The annual median cost of care for a private room in a nursing home hit $100,375, marking the biggest increase across all long-term care settings over the last five years.
That’s according to the 15th annual Genworth Cost of Care Survey, which contacted more than 49,000 long-term care providers across the U.S. to complete 15,000 surveys for a range of settings.
The increase in costs at nursing facility level came in at more than 3%, based on the five-year compound average growth rate (CAGR). For a private nursing home room, the five-year CAGR was 3.64%, while for a semi-private room, the figure came in at 3.44%.
“The year-over-year cost of any kind of long-term care is rising quickly, with no sign of slowing down,” Gordon Saunders, senior brand marketing manager at Genworth Financial, said in a statement announcing the survey. “Increasingly, people and their loved ones are finding that the cost of long-term care services is staggering and often they are unaware of it in advance.”
The blended annual median cost of long-term care support services increased an average of 3% from 2017 to 2018, and some of the care categories exceeded the 2.1% U.S. inflation rate by two or three times, according to the release. Assisted living facilities increased the most in cost between 2017 and 2018, clocking in at a 6.67% increase. The increase in cost of a semi-private nursing home room came in second for that time period, at 4.11%.
There are several factors driving up the cost of care, according to Genworth, a Richmond, Va.-based provider of long-term care and life insurance products.
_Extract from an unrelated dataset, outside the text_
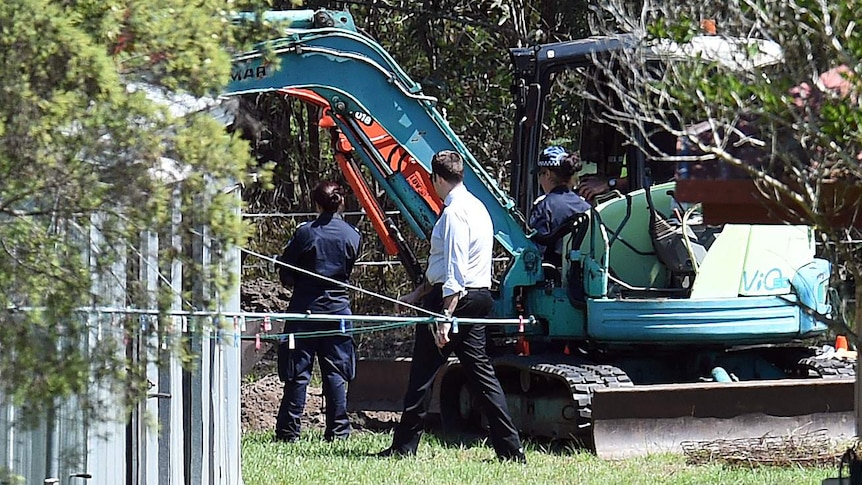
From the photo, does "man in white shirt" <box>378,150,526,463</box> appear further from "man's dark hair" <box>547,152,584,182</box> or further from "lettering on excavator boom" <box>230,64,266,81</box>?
"man's dark hair" <box>547,152,584,182</box>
Several relate to the workforce, with a shortage of skilled workers, higher minimum wages, and changes in overtime pay rules, as well as the difficulty of attracting and keeping qualified workers.
“As the costs of labor and facilities rise, finding affordable care options becomes much harder for caregivers and families nationwide,” Jennifer Johnson, clinical director of CareScout, which conducts the Cost of Care Survey, said in the release.
The difficulties have led to some unusual steps by companies to try and help out their workers; Starbucks (Nasdaq: SBUX), for instance, recently launched a benefit that subsidizes senior care services for employees who have caregiving responsibilities.